Tender la mano a los que más necesitan
Se celebra hoy la IV Jornada Mundial por los Pobres, una iniciativa impulsada por el Papa Francisco para promover la reflexión y mover a la acción solidaria en favor de los más necesitados del planeta.
Según el Programa de las Naciones para el Desarrollo, cerca de 1.300 millones de personas en todo el mundo viven sumergidas en la pobreza; y la mitad de quienes sufren la persistente desigualdad social son niños.
Este año la jornada se lleva a cabo bajo el lema “Tiende tu mano al pobre”, como una forma de recordar la necesidad de construir un mundo más justo, más humano. “Las graves crisis económicas, financieras y políticas no cesarán mientras permitamos que la responsabilidad que cada uno debe sentir hacia al prójimo y hacia cada persona permanezca aletargada”, expresó el Papa en el mensaje que brindó en la presentación de esta IV Jornada Mundial.
“Tender la mano es un signo: un signo que recuerda inmediatamente la proximidad, la solidaridad, el amor. En estos meses, en los que el mundo entero ha estado abrumado por un virus que ha traído dolor y muerte, desaliento y desconcierto, ¡cuántas manos tendidas hemos podido ver! La mano tendida del médico que se preocupa por cada paciente tratando de encontrar el remedio adecuado. La mano tendida de la enfermera y del enfermero que, mucho más allá de sus horas de trabajo, permanecen para cuidar a los enfermos”, reflexionó el jefe de la Iglesia Católica, tras señalar que la crisis sanitaria global puso de relieve la necesidad de alentar “una nueva fraternidad, capaz de ayuda recíproca y estima mutua”.

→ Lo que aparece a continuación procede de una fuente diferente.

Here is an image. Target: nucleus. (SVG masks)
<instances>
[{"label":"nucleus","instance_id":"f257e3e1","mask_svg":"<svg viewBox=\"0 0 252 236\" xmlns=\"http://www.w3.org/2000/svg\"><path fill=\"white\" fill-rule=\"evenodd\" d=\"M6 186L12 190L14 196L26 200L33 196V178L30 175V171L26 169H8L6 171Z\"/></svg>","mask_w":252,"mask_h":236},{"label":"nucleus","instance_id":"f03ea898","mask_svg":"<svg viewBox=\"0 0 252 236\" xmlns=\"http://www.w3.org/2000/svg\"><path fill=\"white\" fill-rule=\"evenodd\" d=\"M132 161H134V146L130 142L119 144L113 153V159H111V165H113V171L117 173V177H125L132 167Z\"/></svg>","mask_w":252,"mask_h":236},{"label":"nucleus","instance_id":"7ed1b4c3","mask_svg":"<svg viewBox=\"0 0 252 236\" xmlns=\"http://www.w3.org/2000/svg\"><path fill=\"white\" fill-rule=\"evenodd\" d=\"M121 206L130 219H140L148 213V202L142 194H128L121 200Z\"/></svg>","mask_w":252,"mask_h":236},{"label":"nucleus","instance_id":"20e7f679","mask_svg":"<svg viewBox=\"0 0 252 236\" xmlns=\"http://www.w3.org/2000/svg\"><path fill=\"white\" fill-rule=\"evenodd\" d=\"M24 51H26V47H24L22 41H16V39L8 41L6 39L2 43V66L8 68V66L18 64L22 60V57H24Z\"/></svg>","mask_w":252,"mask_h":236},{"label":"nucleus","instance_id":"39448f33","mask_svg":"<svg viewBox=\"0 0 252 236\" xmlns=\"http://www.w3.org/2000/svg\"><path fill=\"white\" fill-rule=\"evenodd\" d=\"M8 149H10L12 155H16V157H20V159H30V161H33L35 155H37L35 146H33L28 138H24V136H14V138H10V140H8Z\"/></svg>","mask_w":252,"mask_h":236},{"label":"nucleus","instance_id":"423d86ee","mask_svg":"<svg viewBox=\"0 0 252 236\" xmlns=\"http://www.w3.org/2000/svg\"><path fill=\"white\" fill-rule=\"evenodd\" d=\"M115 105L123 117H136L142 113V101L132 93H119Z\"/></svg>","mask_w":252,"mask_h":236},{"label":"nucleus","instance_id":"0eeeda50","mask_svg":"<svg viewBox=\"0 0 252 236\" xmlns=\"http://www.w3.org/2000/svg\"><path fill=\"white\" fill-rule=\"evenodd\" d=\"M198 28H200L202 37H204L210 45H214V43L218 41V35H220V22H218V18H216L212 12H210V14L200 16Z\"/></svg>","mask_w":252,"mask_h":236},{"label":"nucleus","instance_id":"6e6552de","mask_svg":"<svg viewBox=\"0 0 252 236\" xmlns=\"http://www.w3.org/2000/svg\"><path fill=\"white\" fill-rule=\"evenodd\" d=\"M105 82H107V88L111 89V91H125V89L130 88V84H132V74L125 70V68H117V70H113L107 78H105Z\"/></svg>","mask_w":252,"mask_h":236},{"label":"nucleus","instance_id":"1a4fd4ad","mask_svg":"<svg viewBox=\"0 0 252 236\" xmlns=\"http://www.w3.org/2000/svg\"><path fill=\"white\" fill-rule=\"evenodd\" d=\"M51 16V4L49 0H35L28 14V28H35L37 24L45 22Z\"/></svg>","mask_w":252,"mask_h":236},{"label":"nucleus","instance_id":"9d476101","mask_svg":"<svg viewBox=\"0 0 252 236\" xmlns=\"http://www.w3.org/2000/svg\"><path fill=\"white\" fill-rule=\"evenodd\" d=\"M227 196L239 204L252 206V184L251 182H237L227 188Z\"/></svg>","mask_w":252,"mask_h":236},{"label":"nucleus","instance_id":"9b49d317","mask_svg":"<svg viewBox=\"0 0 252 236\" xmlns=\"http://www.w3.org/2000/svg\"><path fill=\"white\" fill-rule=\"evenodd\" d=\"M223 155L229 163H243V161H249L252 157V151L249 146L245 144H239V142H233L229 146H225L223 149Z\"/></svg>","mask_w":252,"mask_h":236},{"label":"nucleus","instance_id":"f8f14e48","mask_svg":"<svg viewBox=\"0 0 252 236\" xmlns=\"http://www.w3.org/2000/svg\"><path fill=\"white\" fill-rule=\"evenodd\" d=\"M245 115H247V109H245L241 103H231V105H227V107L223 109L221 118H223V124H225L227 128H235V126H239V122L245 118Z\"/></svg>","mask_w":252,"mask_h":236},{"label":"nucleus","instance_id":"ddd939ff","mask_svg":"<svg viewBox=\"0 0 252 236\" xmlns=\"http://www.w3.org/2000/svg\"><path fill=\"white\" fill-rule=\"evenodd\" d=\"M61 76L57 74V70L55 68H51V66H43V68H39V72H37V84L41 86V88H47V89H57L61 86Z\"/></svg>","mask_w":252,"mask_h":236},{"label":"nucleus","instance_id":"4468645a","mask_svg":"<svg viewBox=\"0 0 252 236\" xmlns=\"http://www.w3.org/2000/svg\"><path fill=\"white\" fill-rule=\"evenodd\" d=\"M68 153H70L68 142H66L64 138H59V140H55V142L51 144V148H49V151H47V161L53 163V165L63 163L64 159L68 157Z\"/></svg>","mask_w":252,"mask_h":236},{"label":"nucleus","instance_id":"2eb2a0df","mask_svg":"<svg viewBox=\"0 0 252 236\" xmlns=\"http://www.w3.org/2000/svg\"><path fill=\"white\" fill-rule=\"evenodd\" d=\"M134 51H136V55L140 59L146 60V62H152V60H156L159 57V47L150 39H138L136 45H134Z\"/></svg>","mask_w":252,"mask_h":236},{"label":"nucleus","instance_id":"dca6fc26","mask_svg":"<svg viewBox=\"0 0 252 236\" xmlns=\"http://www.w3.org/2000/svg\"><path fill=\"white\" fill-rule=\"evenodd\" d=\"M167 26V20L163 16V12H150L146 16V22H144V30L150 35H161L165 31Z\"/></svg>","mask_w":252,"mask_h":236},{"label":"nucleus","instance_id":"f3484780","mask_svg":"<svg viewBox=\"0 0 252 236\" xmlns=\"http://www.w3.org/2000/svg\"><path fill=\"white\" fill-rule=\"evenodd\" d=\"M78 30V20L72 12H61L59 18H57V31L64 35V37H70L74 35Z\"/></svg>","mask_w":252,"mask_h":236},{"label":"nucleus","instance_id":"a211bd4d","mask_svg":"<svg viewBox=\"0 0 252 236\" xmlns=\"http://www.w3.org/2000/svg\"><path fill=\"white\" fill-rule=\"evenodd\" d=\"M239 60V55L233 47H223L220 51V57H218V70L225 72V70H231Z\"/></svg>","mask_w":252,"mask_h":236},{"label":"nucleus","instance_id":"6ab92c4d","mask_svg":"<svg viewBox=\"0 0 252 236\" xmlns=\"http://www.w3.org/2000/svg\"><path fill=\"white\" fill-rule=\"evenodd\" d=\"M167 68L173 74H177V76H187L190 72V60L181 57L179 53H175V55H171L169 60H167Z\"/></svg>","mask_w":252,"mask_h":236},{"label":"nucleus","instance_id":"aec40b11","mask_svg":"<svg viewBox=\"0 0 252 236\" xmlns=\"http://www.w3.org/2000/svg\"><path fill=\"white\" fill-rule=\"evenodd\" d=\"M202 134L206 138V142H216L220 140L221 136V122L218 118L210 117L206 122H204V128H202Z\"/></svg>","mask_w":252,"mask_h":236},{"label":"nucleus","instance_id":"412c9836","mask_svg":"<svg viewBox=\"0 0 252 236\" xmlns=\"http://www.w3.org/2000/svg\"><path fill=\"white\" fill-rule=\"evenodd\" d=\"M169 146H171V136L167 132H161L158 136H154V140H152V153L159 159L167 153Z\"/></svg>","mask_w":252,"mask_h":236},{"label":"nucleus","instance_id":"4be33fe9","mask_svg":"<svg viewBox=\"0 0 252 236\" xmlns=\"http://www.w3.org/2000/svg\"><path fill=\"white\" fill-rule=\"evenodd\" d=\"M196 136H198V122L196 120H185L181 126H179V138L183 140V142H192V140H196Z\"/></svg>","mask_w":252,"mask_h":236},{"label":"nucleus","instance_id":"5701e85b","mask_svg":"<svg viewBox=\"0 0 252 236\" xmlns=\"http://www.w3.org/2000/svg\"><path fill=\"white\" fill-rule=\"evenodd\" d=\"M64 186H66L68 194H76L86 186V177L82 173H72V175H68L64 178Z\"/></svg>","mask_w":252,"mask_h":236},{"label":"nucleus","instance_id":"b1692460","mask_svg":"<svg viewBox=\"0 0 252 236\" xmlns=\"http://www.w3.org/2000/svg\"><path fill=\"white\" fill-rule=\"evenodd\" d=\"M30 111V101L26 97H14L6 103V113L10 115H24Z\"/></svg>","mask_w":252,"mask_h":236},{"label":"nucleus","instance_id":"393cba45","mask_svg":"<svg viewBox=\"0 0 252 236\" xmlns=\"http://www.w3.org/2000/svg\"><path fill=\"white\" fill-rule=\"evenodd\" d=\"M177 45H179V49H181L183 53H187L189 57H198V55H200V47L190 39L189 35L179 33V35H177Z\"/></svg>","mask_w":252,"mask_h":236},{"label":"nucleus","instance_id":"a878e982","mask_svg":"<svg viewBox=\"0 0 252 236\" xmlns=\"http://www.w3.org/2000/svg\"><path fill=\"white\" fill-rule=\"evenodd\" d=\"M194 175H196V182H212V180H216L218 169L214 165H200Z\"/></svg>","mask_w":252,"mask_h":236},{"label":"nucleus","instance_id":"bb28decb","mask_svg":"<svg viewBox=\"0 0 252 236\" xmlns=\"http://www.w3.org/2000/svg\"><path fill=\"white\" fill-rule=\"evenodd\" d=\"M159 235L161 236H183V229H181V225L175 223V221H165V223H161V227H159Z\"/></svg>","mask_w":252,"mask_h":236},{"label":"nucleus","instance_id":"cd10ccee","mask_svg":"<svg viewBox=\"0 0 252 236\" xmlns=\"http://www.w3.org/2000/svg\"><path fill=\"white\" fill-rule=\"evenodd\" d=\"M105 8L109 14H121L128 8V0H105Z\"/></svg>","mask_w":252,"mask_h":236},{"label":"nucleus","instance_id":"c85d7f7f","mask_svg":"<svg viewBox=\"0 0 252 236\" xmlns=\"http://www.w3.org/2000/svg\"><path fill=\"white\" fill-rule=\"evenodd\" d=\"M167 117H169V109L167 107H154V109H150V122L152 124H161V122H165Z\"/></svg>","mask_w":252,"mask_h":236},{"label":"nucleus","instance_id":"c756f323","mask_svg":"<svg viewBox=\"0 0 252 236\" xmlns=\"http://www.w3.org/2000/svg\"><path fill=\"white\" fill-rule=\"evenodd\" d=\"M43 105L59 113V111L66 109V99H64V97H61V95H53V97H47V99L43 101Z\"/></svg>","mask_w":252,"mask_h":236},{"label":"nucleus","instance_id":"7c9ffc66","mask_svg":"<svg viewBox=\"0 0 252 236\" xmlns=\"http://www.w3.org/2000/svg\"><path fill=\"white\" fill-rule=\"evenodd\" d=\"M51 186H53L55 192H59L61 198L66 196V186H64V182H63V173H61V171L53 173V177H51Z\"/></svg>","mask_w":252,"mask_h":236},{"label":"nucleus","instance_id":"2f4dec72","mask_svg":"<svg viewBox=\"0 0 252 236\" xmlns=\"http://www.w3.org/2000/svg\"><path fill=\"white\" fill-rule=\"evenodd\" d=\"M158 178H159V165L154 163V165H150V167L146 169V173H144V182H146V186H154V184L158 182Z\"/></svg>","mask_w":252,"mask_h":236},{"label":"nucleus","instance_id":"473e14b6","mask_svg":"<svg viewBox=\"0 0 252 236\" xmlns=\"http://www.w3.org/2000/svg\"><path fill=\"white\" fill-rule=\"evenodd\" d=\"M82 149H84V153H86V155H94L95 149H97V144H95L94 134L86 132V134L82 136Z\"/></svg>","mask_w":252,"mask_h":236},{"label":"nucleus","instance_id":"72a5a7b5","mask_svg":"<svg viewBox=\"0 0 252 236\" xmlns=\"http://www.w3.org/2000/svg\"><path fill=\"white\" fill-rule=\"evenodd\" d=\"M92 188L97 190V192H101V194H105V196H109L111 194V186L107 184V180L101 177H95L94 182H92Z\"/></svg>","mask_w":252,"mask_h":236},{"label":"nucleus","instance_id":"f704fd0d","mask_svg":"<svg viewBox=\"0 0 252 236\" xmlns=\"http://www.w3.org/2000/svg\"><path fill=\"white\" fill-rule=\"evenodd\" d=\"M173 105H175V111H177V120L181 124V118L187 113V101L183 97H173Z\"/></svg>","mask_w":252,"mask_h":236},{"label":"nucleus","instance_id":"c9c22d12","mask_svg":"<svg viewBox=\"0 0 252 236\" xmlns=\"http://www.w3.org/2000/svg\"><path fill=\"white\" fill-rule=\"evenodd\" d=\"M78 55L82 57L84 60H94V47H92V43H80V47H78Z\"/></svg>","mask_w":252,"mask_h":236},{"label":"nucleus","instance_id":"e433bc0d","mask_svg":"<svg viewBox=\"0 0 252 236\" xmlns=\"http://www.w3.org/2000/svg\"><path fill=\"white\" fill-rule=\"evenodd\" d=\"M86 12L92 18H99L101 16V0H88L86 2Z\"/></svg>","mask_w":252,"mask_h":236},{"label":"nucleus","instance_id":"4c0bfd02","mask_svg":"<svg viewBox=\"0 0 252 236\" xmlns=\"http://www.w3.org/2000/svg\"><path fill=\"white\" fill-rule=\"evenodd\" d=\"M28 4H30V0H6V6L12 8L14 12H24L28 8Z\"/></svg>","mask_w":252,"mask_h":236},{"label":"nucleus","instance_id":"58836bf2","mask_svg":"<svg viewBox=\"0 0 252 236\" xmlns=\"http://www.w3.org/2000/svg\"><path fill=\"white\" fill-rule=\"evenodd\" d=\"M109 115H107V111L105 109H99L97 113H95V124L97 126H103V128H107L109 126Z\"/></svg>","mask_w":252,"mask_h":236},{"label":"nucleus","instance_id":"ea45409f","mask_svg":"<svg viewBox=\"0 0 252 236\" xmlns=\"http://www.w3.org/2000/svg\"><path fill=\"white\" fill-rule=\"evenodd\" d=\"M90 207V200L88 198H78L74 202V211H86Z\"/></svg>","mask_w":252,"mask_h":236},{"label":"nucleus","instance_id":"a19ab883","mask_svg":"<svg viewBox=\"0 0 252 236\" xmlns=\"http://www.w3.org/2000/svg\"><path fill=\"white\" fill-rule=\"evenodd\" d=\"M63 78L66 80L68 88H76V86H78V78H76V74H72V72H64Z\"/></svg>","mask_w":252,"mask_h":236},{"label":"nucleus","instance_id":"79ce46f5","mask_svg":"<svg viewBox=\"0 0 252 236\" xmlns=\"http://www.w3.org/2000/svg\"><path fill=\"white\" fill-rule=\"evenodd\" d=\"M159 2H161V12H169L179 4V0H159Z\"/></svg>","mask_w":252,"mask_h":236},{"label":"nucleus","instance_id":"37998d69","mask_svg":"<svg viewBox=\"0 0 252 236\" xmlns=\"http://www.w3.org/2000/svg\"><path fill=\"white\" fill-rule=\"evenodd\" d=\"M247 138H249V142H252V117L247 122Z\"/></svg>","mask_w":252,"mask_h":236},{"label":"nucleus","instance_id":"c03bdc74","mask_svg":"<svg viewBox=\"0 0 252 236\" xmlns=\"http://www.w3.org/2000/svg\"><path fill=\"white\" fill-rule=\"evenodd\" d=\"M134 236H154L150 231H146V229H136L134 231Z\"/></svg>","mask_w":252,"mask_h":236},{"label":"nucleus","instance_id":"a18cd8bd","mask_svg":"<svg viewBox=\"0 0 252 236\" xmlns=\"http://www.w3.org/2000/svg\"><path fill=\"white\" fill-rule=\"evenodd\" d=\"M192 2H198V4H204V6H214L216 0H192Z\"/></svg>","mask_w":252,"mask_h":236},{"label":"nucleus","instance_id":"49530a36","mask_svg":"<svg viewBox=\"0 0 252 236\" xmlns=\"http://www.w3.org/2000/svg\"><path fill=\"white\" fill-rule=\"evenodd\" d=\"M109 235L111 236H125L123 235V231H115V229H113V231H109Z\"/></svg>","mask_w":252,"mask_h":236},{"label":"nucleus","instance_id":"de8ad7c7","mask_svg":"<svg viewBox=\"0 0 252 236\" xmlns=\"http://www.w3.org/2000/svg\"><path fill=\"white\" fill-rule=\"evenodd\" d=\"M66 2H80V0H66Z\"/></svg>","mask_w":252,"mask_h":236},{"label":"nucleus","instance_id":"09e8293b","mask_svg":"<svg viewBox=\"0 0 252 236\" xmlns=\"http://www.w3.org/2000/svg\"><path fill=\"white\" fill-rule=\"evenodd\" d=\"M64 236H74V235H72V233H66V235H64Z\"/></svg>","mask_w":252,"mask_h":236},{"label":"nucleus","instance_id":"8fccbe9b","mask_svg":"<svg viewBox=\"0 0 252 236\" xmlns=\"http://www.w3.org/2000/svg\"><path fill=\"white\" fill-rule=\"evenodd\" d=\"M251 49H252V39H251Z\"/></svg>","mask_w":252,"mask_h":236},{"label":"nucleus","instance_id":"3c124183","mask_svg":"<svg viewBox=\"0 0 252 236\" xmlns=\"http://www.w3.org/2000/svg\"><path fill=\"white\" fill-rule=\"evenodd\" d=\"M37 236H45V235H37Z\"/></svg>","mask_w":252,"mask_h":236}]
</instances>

La Jornada Mundial de los Pobres se celebró por primera vez en noviembre de 2017. En esa oportunidad, el Sumo Pontífice pidió que se repita todos los años con el fin de invitar a la reflexión sobre cómo se puede ayudar a los más necesitados. En Argentina, Cáritas —la organización de la Iglesia Católica que trabaja para dar respuesta a las problemáticas sociales de las comunidades excluidas y ayudar a personas en situaciones de pobreza que viven en todos los rincones del país— se sumó a esta iniciativa mundial con una campaña para generar conciencia y dar visibilidad a los millones de argentinos que sufren la pobreza.
Según el Instituto Nacional de Estadísticas y Censos, el índice de pobreza llegó al 40,9 por ciento de la población en el primer semestre de este año, con un 10,5 por ciento en nivel de indigencia. Por su parte, datos del Fondo de las Naciones Unidas para la Infancia (Unicef), confirmaban ya el año pasado que más de la mitad de los niños, niñas y adolescentes de la Argentina vivían en una situación de pobreza. La irrupción de la pandemia no hizo más que agravar el cuadro social de estos chicos que viven en hogares que no tienen agua potable, que ingresan en el sistema educativo en forma tardía o que directamente no asisten a la escuela, que no cuentan con ningún tipo de protección social ni tienen acceso a los servicios de salud, por citar solo unas pocas privaciones de la larga lista de carencias que sufren muchos niños y niñas en todo el país. Las cifras del Indec señalan que un 56,3 por ciento de los argentinos que tienen entre 0 y 14 años son pobres. Son cifras muy altas de niños y adolescentes que tienen hipotecado su futuro y, por lo tanto, el futuro del conjunto de la sociedad, si la comunidad no asume el compromiso de revertir esta situación, de manera tal que las familias más vulnerables del país tengan ingresos suficientes para llevar una vida digna.
Merece destacarse la labor que realizan en todo el país los más de 32.000 voluntarios de Cáritas —la organización de la Iglesia Católica que trabaja para dar respuesta a las problemáticas sociales de las comunidades excluidas y ayudar a personas en situaciones de pobreza que viven en todos los rincones del país—, que conforman 3.500 equipos de trabajo preparados para acompañar a las personas en situación de vulnerabilidad, generando vínculos fraternos, favoreciendo la cultura del trabajo, la solidaridad y el bien común. La misión de estos voluntarios es acompañar y promover a las personas en situación de pobreza para lograr su inclusión social. El desafío, por supuesto, es enorme. Por eso es de esperar un mayor compromiso de toda la comunidad, para trabajar por el bien común a fin de superar todas las formas de pobreza.